---- GIVEN RECORDS

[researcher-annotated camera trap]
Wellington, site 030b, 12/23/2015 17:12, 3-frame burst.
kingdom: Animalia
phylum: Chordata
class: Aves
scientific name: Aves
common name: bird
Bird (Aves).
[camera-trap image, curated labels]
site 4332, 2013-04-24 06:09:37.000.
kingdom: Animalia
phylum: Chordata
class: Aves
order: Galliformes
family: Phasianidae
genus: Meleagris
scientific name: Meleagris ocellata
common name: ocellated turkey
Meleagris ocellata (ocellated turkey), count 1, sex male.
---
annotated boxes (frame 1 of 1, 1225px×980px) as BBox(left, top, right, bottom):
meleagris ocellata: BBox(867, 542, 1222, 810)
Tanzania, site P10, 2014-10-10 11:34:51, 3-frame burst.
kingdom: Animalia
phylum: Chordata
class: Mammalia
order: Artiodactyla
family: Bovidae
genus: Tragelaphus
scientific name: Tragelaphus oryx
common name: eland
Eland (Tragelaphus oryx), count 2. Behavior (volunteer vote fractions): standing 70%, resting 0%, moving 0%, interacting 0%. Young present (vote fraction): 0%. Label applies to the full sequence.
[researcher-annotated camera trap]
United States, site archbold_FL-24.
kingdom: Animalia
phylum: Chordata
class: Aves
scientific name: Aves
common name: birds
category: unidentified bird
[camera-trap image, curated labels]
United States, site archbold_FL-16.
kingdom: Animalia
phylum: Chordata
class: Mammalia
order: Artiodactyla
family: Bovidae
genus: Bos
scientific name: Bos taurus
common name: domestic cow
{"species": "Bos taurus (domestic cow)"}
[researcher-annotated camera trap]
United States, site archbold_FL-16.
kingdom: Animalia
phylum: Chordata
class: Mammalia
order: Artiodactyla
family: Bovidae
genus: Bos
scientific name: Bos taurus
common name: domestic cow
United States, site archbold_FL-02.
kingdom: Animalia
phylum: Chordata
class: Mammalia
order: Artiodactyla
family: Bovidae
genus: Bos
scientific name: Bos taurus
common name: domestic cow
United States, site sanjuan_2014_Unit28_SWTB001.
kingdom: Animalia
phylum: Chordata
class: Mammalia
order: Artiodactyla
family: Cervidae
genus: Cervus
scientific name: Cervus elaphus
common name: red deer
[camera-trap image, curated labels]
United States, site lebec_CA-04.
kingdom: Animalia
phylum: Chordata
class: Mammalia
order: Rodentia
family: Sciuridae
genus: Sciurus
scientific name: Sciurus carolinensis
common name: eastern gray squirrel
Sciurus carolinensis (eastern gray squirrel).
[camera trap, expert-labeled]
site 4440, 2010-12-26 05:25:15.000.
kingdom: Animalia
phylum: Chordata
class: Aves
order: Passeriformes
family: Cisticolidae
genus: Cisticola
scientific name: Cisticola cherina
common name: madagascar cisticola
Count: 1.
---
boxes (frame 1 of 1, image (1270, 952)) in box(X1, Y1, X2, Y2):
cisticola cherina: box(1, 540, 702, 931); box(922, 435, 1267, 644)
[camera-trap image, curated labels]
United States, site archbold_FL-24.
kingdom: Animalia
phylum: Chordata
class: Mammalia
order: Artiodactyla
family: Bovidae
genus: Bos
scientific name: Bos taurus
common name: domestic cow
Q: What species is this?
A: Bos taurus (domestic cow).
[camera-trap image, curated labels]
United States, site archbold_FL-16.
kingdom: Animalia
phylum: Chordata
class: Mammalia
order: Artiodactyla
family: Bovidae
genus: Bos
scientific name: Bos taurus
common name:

--------

Each line of the listing should be copied exactly, with none left out.

[researcher-annotated camera trap]
Wellington, site 030b, 12/23/2015 17:12, 3-frame burst.
kingdom: Animalia
phylum: Chordata
class: Aves
scientific name: Aves
common name: bird
Bird (Aves).
[camera-trap image, curated labels]
site 4332, 2013-04-24 06:09:37.000.
kingdom: Animalia
phylum: Chordata
class: Aves
order: Galliformes
family: Phasianidae
genus: Meleagris
scientific name: Meleagris ocellata
common name: ocellated turkey
Meleagris ocellata (ocellated turkey), count 1, sex male.
---
annotated boxes (frame 1 of 1, 1225px×980px) as BBox(left, top, right, bottom):
meleagris ocellata: BBox(867, 542, 1222, 810)
Tanzania, site P10, 2014-10-10 11:34:51, 3-frame burst.
kingdom: Animalia
phylum: Chordata
class: Mammalia
order: Artiodactyla
family: Bovidae
genus: Tragelaphus
scientific name: Tragelaphus oryx
common name: eland
Eland (Tragelaphus oryx), count 2. Behavior (volunteer vote fractions): standing 70%, resting 0%, moving 0%, interacting 0%. Young present (vote fraction): 0%. Label applies to the full sequence.
[researcher-annotated camera trap]
United States, site archbold_FL-24.
kingdom: Animalia
phylum: Chordata
class: Aves
scientific name: Aves
common name: birds
category: unidentified bird
[camera-trap image, curated labels]
United States, site archbold_FL-16.
kingdom: Animalia
phylum: Chordata
class: Mammalia
order: Artiodactyla
family: Bovidae
genus: Bos
scientific name: Bos taurus
common name: domestic cow
{"species": "Bos taurus (domestic cow)"}
[researcher-annotated camera trap]
United States, site archbold_FL-16.
kingdom: Animalia
phylum: Chordata
class: Mammalia
order: Artiodactyla
family: Bovidae
genus: Bos
scientific name: Bos taurus
common name: domestic cow
United States, site archbold_FL-02.
kingdom: Animalia
phylum: Chordata
class: Mammalia
order: Artiodactyla
family: Bovidae
genus: Bos
scientific name: Bos taurus
common name: domestic cow
United States, site sanjuan_2014_Unit28_SWTB001.
kingdom: Animalia
phylum: Chordata
class: Mammalia
order: Artiodactyla
family: Cervidae
genus: Cervus
scientific name: Cervus elaphus
common name: red deer
[camera-trap image, curated labels]
United States, site lebec_CA-04.
kingdom: Animalia
phylum: Chordata
class: Mammalia
order: Rodentia
family: Sciuridae
genus: Sciurus
scientific name: Sciurus carolinensis
common name: eastern gray squirrel
Sciurus carolinensis (eastern gray squirrel).
[camera trap, expert-labeled]
site 4440, 2010-12-26 05:25:15.000.
kingdom: Animalia
phylum: Chordata
class: Aves
order: Passeriformes
family: Cisticolidae
genus: Cisticola
scientific name: Cisticola cherina
common name: madagascar cisticola
Count: 1.
---
boxes (frame 1 of 1, image (1270, 952)) in box(X1, Y1, X2, Y2):
cisticola cherina: box(1, 540, 702, 931); box(922, 435, 1267, 644)
[camera-trap image, curated labels]
United States, site archbold_FL-24.
kingdom: Animalia
phylum: Chordata
class: Mammalia
order: Artiodactyla
family: Bovidae
genus: Bos
scientific name: Bos taurus
common name: domestic cow
Q: What species is this?
A: Bos taurus (domestic cow).
[camera-trap image, curated labels]
United States, site archbold_FL-16.
kingdom: Animalia
phylum: Chordata
class: Mammalia
order: Artiodactyla
family: Bovidae
genus: Bos
scientific name: Bos taurus
common name:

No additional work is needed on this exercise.